- _Exercise details_:
Please transcribe the following records in full, exactly as given.

── Provided records ──

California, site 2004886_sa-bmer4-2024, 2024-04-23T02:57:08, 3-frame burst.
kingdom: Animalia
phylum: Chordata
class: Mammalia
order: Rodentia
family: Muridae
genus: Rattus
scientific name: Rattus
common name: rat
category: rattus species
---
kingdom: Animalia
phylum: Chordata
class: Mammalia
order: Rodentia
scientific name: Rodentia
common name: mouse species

───

- _Response_:
California, site 2004886_sa-bmer4-2024, 2024-04-23T02:57:08, 3-frame burst.
kingdom: Animalia
phylum: Chordata
class: Mammalia
order: Rodentia
family: Muridae
genus: Rattus
scientific name: Rattus
common name: rat
category: rattus species
---
kingdom: Animalia
phylum: Chordata
class: Mammalia
order: Rodentia
scientific name: Rodentia
common name: mouse species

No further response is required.